Medea, che quelle vede afflitte, e smorte,
     Che far vacar doveano la corona,
     D’età, di membra, e d’animo più forte,
     Mentre bravando il Re non s’abbandona,
     Gli fora il collo, e datogli la morte,
     Ardita il prende sù la sua persona,
     Et à le meste figlie dà coraggio
     E dice, che ’l farà robusto, e saggio.

L’anchor credule vergini per quello,
     Che vider del decrepito montone,
     Ch’essendo morto uscì del rame agnello,
     E per lo rinovato in prima Esone,
     Credendo, che rifar giovane, e bello,
     Debbia il lor Re la moglie di Giasone,
     L’aiutano à portar con questa speme,
     Dove nel cavo rame il fonte freme.

La Maga, che quel Re ne l’onde vede,
     Ch’occupava al suo sposo il regio manto,
     Per non dar tempo à la vendetta chiede
     Il veloce dragon con novo incanto.
     Pon sopra il carro il fugitivo piede,
     E lascia le nemiche in preda al pianto,
     Che i ferri havean, che fur nel padre rei,
     Presi per vendicarsi sopra lei.

Non porge orecchie à l’alte strida, e à l’onte
     Medea, che le fanciulle à l’aria danno,
     Ma drizza il volto ad Otri à l’alto monte,
     Che dal diluvio già non hebbe danno.
     Dove Cerambo andò con altra fronte,
     Quando il vestir le penne, e non il panno,
     Dargli à le Ninfe allhora i vanni piacque,
     Che potesse fuggir l’ ira de l’acque.

Vede l’Eolia Pitane in disparte,
     Là dove fè il dragon di marmo il dorso,
     E vaga di veder quindi si parte,
     E ver la selva d’Ida affretta il corso.
     Dove fè Thioneo con subit’arte
     D’un toro un cervo, e al figlio diè soccorso,
     E per torlo à la morte, e à l’altrui forza
     Ascose il furto suo sott’altra scorza.
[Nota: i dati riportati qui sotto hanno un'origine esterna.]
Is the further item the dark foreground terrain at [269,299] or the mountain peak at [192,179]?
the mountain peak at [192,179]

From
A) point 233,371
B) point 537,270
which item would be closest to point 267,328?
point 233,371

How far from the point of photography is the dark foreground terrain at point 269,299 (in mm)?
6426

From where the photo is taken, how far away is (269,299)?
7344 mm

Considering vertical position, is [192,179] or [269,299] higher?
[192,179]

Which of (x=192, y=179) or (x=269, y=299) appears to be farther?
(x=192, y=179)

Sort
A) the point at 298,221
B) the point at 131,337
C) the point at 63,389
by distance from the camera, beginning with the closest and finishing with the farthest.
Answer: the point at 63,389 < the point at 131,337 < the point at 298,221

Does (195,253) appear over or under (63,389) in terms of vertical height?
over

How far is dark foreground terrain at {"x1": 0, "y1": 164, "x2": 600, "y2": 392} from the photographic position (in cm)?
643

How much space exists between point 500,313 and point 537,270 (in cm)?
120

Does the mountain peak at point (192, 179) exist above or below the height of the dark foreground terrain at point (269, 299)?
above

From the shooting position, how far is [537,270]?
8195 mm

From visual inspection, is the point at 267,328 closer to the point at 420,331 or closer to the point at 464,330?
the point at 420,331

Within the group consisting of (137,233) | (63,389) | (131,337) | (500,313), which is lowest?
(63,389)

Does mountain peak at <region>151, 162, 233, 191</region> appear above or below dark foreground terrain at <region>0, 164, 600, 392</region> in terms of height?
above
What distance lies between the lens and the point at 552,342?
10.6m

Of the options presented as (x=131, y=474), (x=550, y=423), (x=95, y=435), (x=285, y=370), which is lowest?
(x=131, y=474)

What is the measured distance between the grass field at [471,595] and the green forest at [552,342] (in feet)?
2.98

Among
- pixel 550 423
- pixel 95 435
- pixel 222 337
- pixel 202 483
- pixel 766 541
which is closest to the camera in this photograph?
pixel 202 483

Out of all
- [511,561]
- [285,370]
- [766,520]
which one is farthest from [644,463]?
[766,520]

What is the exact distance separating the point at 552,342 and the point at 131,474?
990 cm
In quella arena poi le luci intese,
     Che diè sepolcro al padre di Corito,
     E dove sbigottì (quando s’intese)
     Di Mera il latrar novo il monte, e ’l lito.
     Corse da poi dove le corna prese
     Ogni donna, e fè udir l’alto muggito
     D’Euripilo nel vago, e fertil campo,
     Allhor, ch’indi partissi Hercole, e ’l campo.

Passò dove gli horribili Telchini
     Hebber si fiero l’occhio, empio l’aspetto,
     Ch’in Rodi, ov’eran magici indovini,
     Tutto quel, che vedean, rendeano infetto.
     Cangiavan gli animali, i faggi, e i pini,
     E ciò, ch’ à gli occhi lor si facea obbietto.
     Giove al fin gli hebbe in odio, e gli disperse,
     E nell’ onde fraterne gli sommerse.